The Imam - Cover

The Imam

Copyright© 2018 by Harvey Havel

Chapter 8

MARYAM AND THE IMAM

21st Sha’baan 1417

(January 1, 1997)

Never be fooled by how much a woman can take, for half of a woman’s composition, half of her feminine fiber constitutes that moment when she dares to leave a man she loves and the same man who abuses her.

On the morning Queresh lay sleeping, she knew her husband initiated a cycle of violence which could only be broken, not by fixing breakfast the next morning, not by accepting the abuse and then lamenting, not by dismembering his manhood. She responded simply and astonishingly.

She pulled the blinds so Queresh would sleep through her quiet packing. She set all the clocks three hours behind. After her packing, she took money from her husband’s wallet. She carried the baby Imam downstairs. They first stopped by the bank. She withdrew all of their funds from a joint account amounting to some five thousand dollars. She asked for cash, and the bank official presented her with a vinyl bag full of one-hundred dollar notes. The official lent her a telephone and the yellow pages. She found a room on the West Side. She arrived at the hotel tired and a bit confused. She asked for a room with an additional bed where the baby Imam could sleep.

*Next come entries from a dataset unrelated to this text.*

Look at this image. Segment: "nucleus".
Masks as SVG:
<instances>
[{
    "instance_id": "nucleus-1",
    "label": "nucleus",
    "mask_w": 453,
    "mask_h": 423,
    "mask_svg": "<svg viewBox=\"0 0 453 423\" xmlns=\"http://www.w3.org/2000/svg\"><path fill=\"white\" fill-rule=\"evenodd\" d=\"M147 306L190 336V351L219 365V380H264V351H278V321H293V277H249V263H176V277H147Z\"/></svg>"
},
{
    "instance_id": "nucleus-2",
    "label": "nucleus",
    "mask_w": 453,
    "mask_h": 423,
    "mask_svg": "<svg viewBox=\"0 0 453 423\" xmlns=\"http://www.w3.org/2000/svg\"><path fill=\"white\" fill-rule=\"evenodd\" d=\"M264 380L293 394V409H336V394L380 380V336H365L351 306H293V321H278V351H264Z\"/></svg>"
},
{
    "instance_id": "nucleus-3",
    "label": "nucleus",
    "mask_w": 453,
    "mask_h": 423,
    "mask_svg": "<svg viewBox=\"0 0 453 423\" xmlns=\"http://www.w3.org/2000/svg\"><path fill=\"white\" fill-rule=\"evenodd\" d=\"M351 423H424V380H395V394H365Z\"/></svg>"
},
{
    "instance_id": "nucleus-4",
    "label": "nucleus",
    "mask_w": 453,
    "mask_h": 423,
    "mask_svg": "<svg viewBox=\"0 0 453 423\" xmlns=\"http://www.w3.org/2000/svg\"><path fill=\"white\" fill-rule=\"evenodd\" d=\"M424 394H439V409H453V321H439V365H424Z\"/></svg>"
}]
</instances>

She questioned the abruptness in which she left. She wanted no part of her husband. Her bruises still hurt where he had beaten her. She hurt between her legs. It all happened too quickly, and she searched for reasons to return humbly to the apartment and ask forgiveness. It wasn’t pride which stopped her. An uncertainty kept her in the hotel room. She was near certain her husband would beat her again.

She had five thousand dollars and a small infant. She rushed downstairs and found a local bodega. She purchased baby food and milk and diapers. Not only did she need a job, she also needed an apartment. Most of all, she wanted independence from her husband. But she had no one.

Although the baby was with her, she noticed how alone she was. And within the void of loneliness and uncertainty the mind wanders, not forwards far enough, but backwards, as she asked herself: ‘where did it all go wrong?’

She remembered her father and how he always sheltered her and her small brothers. Then she thought maybe she should return to Surat, as her five thousand dollars would go a long way there. With five thousand dollars she could buy a small house and have her son grow up on familiar earth. Instead she found herself in the middle of a swarming city with swarming people, and of all things she looked like a woman cast down and vulnerable. Nevertheless her will remained strong, and she decided with an obdurate determination to raise the child on her own.

She revised what she knew about her husband. She never loved him but only tried to love him. She had clung to him not for love but for shelter, food, clothing. ‘Is this what becomes of all marriages,’ she asked. Besides an initial attraction and an initial love, do two people woven together eventually use each other as love grows tired, lonely, and cold? She had been arranged to marry Queresh by her father. Is this what becomes of such an arrangement: bare knuckles across the cheek, a penis plunging in and out of her like a knife, cutting and slicing and robbing her of womanhood?

Like the man, a woman also suffers from self-doubt which is more a crime of circumstance. She moved beyond self-doubt in her decision-making. She could see only so far, and instead of the maternal dream of having a home on some clear lake or cooking food for the father and her child, she was locked so suddenly into finding a decent job and an apartment. Sure she had ideas. She wanted to build a life with her son. Funny how dreams remain so simple, and yet to arrive at those dreams one has to cross streams of complexities, seas of conflict and confrontation, and oceans of uncertainty. There is no grander, more illustrious, and more farfetched dream than the simple dream, and most of us, through the course of our temporary lives, save those dreams like ships in a bottle, wasting our time, our years, not in pursuit of our simple dreams, but coping with realities.

On the short walk to the bodega, Maryam saw along the street corner a woman bundled in a torn jacket, a woolen muffler tied around her head. She held a mangled coffee cup with a few pennies at the bottom, her blue eyes, cloudy and dull, looking into the distance of lost dreams, broken and savagely severed, as though her dreams kept her alive while the wind petrified her hands and burned her face. She too had dreams, thought Maryam, and still this woman must be dreaming. Maryam had passed the woman without giving her a penny. She had hardly enough for herself and the baby. Maryam would never know her name or from where she came, only that this woman still dreamt.

She checked out of the hotel and moved into a fully furnished apartment on Riverside Drive after three days. She thought periodically of calling her husband but decided against it. She never forgave him for what he had done. She promised to protect and nurture her child. She remembered what the bavasaab had said about returning the child should she ever separate or divorce. She ignored the order. She wanted the small child all to herself.